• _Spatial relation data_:
==============================
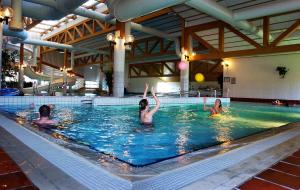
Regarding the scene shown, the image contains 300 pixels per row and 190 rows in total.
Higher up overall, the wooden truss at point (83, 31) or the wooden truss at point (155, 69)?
the wooden truss at point (83, 31)

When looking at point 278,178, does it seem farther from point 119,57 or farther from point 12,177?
point 119,57

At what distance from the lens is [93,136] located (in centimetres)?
424

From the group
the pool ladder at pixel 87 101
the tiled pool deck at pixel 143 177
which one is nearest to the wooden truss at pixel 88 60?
the pool ladder at pixel 87 101

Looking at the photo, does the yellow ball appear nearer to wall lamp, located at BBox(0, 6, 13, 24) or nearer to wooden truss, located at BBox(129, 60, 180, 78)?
wooden truss, located at BBox(129, 60, 180, 78)

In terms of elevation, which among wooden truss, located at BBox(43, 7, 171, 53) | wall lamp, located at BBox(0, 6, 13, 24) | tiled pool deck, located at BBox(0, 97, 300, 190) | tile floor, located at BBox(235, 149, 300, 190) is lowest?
tile floor, located at BBox(235, 149, 300, 190)

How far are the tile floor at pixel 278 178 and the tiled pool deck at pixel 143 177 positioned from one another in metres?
0.05

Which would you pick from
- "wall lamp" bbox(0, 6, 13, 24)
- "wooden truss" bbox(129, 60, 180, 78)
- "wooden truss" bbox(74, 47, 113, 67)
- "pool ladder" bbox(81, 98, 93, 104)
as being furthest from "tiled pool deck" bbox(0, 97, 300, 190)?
"wooden truss" bbox(74, 47, 113, 67)

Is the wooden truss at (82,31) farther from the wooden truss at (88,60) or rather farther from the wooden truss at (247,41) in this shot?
the wooden truss at (247,41)

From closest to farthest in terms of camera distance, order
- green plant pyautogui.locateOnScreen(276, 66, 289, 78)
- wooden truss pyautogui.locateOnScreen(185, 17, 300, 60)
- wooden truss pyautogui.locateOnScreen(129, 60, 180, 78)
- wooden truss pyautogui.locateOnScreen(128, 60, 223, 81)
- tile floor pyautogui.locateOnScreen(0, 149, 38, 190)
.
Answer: tile floor pyautogui.locateOnScreen(0, 149, 38, 190)
wooden truss pyautogui.locateOnScreen(185, 17, 300, 60)
green plant pyautogui.locateOnScreen(276, 66, 289, 78)
wooden truss pyautogui.locateOnScreen(128, 60, 223, 81)
wooden truss pyautogui.locateOnScreen(129, 60, 180, 78)

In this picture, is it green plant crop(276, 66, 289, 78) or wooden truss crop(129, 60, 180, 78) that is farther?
wooden truss crop(129, 60, 180, 78)

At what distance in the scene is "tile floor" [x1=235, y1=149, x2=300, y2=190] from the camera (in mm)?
1597

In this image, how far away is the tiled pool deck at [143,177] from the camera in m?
1.57

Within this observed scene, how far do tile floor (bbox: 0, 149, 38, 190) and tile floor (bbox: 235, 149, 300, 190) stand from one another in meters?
1.27

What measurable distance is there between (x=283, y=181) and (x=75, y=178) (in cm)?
138
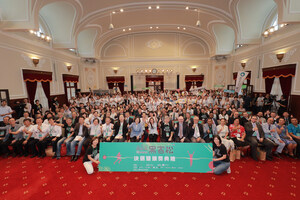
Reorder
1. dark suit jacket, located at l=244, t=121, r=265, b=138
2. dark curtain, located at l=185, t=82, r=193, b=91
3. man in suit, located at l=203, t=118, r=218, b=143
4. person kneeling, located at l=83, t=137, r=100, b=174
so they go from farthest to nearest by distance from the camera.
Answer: dark curtain, located at l=185, t=82, r=193, b=91
man in suit, located at l=203, t=118, r=218, b=143
dark suit jacket, located at l=244, t=121, r=265, b=138
person kneeling, located at l=83, t=137, r=100, b=174

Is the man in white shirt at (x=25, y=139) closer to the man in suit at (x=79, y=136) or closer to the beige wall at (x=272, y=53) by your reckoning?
the man in suit at (x=79, y=136)

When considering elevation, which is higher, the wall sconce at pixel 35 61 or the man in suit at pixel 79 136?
the wall sconce at pixel 35 61

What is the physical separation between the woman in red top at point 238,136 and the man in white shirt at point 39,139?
21.3ft

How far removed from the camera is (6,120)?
496cm

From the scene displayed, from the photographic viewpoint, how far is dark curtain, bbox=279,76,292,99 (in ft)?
25.3

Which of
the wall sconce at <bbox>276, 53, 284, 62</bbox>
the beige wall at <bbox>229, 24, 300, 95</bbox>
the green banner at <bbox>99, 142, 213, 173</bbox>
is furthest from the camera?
the wall sconce at <bbox>276, 53, 284, 62</bbox>

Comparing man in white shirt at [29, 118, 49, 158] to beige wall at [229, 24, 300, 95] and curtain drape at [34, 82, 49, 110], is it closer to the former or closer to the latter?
curtain drape at [34, 82, 49, 110]

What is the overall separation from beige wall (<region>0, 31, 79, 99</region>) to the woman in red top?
10.9 meters

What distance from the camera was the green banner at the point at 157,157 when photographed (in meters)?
3.54

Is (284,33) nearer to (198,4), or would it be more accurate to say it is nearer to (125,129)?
(198,4)

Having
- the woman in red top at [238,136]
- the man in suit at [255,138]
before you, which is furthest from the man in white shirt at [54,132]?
the man in suit at [255,138]

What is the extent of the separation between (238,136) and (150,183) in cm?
340

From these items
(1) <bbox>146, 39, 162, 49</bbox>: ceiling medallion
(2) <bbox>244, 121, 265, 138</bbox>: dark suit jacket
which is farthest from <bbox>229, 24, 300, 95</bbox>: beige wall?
(1) <bbox>146, 39, 162, 49</bbox>: ceiling medallion

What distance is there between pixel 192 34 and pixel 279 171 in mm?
14647
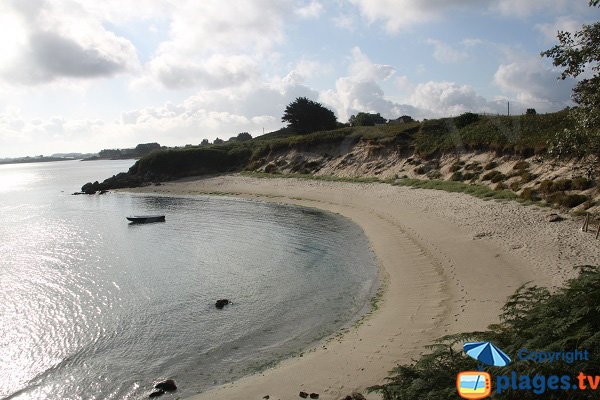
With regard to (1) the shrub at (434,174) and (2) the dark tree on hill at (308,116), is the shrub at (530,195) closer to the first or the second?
(1) the shrub at (434,174)

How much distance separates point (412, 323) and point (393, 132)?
56.1 metres

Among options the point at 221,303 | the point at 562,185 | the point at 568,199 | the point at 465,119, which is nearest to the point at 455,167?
the point at 465,119

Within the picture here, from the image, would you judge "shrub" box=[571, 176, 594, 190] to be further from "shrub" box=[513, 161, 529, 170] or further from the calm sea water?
the calm sea water

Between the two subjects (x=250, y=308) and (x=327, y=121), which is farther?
(x=327, y=121)

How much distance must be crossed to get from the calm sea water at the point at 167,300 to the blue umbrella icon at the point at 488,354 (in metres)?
7.94

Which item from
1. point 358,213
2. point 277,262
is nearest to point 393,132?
point 358,213

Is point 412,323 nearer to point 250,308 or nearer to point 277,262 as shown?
point 250,308

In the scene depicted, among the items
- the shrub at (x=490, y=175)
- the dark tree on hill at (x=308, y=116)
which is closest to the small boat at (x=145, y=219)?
the shrub at (x=490, y=175)

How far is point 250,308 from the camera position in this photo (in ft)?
69.3

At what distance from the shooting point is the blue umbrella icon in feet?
29.0

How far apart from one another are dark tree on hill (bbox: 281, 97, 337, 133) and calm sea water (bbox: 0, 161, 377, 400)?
210ft

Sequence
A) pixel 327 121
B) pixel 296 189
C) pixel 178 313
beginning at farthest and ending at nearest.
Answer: pixel 327 121, pixel 296 189, pixel 178 313

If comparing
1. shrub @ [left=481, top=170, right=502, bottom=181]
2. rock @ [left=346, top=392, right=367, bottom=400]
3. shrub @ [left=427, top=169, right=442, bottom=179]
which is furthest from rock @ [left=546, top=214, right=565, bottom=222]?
shrub @ [left=427, top=169, right=442, bottom=179]

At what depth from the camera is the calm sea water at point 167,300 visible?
15.8 metres
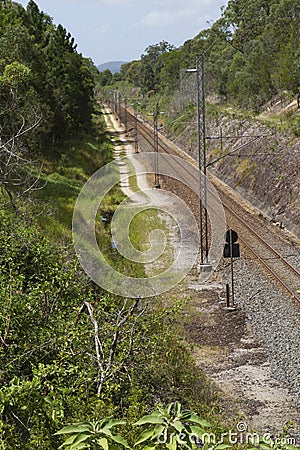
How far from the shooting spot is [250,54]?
55.0m

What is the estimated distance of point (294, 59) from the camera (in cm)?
4166

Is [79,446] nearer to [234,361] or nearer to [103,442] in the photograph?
[103,442]

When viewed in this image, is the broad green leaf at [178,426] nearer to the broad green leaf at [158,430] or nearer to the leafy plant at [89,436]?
the broad green leaf at [158,430]

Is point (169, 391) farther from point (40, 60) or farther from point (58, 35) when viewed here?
point (58, 35)

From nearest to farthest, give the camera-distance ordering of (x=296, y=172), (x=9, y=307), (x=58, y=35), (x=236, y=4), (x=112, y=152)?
(x=9, y=307) → (x=296, y=172) → (x=112, y=152) → (x=58, y=35) → (x=236, y=4)

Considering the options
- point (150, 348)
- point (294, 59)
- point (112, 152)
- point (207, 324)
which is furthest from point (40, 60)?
point (150, 348)

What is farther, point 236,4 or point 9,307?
point 236,4

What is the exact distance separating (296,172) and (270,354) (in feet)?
52.0
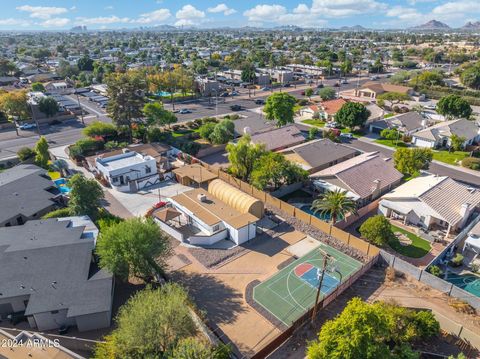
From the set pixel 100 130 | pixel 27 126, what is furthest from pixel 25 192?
pixel 27 126

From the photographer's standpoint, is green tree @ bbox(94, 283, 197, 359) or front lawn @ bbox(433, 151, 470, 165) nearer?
green tree @ bbox(94, 283, 197, 359)

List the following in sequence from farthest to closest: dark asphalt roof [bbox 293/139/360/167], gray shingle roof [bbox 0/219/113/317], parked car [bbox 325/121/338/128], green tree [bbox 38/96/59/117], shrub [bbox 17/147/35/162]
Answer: green tree [bbox 38/96/59/117] < parked car [bbox 325/121/338/128] < shrub [bbox 17/147/35/162] < dark asphalt roof [bbox 293/139/360/167] < gray shingle roof [bbox 0/219/113/317]

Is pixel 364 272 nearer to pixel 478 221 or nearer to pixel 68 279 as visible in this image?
pixel 478 221

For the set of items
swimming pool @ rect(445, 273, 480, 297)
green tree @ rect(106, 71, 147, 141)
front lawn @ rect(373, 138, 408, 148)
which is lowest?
swimming pool @ rect(445, 273, 480, 297)

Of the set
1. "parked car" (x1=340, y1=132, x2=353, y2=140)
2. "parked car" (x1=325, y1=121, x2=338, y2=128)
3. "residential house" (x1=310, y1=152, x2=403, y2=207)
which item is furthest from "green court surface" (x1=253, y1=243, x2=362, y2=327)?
"parked car" (x1=325, y1=121, x2=338, y2=128)

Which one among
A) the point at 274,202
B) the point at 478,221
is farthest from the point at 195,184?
the point at 478,221

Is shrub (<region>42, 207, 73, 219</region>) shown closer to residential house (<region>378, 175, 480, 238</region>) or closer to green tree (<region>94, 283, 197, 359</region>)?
green tree (<region>94, 283, 197, 359</region>)

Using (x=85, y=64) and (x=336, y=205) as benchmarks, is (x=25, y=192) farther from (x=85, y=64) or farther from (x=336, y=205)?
(x=85, y=64)

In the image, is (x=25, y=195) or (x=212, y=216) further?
(x=25, y=195)
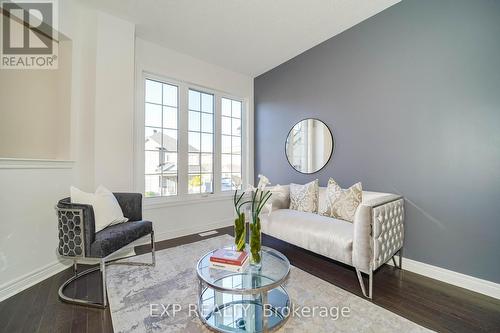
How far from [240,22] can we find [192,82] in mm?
1247

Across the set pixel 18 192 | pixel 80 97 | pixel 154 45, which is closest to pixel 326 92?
pixel 154 45

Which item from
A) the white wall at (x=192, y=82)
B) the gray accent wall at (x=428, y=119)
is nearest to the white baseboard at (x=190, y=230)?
the white wall at (x=192, y=82)

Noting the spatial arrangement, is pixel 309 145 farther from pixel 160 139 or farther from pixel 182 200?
pixel 160 139

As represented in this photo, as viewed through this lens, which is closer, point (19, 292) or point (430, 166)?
point (19, 292)

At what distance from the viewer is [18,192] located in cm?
194

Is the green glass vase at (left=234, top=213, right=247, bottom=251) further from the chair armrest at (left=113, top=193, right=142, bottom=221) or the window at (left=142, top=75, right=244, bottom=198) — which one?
the window at (left=142, top=75, right=244, bottom=198)

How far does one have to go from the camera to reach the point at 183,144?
11.3ft

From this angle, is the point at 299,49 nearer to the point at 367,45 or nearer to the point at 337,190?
the point at 367,45

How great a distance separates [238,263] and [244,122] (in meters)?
3.23

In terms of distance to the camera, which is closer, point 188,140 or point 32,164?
point 32,164

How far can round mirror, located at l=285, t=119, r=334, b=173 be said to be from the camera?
3070mm

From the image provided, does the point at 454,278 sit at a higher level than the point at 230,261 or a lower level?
lower

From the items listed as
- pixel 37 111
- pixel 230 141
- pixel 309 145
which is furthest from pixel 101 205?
pixel 309 145

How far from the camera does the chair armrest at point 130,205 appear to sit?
2391mm
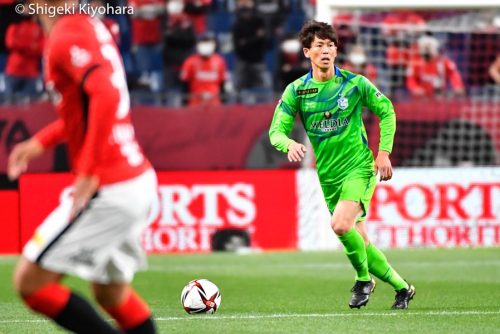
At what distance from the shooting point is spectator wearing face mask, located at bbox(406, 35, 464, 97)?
55.9ft

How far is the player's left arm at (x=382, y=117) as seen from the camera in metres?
8.12

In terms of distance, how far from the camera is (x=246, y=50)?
17.0m

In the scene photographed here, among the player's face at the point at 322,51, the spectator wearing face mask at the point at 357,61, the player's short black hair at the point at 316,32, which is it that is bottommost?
the spectator wearing face mask at the point at 357,61

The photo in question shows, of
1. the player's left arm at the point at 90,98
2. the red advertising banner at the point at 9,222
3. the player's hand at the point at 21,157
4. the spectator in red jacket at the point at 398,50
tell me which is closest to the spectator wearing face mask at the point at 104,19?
the red advertising banner at the point at 9,222

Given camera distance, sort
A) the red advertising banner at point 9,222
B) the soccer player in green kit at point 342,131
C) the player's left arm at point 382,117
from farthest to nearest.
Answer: the red advertising banner at point 9,222 < the soccer player in green kit at point 342,131 < the player's left arm at point 382,117

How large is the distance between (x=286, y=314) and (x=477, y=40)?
9.84 metres

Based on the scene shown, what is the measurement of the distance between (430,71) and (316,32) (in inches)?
==============================
Copy the rows above word for word, starting at the line containing "If comparing" and ending at the line containing "(x=9, y=307) →". Omit the pictures.

• _In response_:
If comparing
1. shrub @ [left=481, top=170, right=502, bottom=181]
2. rock @ [left=346, top=392, right=367, bottom=400]
3. shrub @ [left=427, top=169, right=442, bottom=179]
which is furthest from rock @ [left=546, top=214, right=565, bottom=222]?
shrub @ [left=427, top=169, right=442, bottom=179]

At what depth from the camera is the calm sea water at point 167,300 visible?
15.8 metres
How far from the shooting spot is [250,54]?
55.0m

What is the estimated distance of point (294, 59) from the camera (in cm)?
4166

Is [79,446] nearer to [234,361] or nearer to [103,442] in the photograph?
[103,442]

When viewed in this image, is the broad green leaf at [178,426] nearer to the broad green leaf at [158,430] or nearer to the leafy plant at [89,436]?
the broad green leaf at [158,430]

Is point (169, 391) farther from point (40, 60) or farther from point (58, 35) when viewed here?
point (58, 35)

From nearest to farthest, give the camera-distance ordering of (x=296, y=172), (x=9, y=307), (x=58, y=35), (x=236, y=4), (x=112, y=152)?
(x=9, y=307) → (x=296, y=172) → (x=112, y=152) → (x=58, y=35) → (x=236, y=4)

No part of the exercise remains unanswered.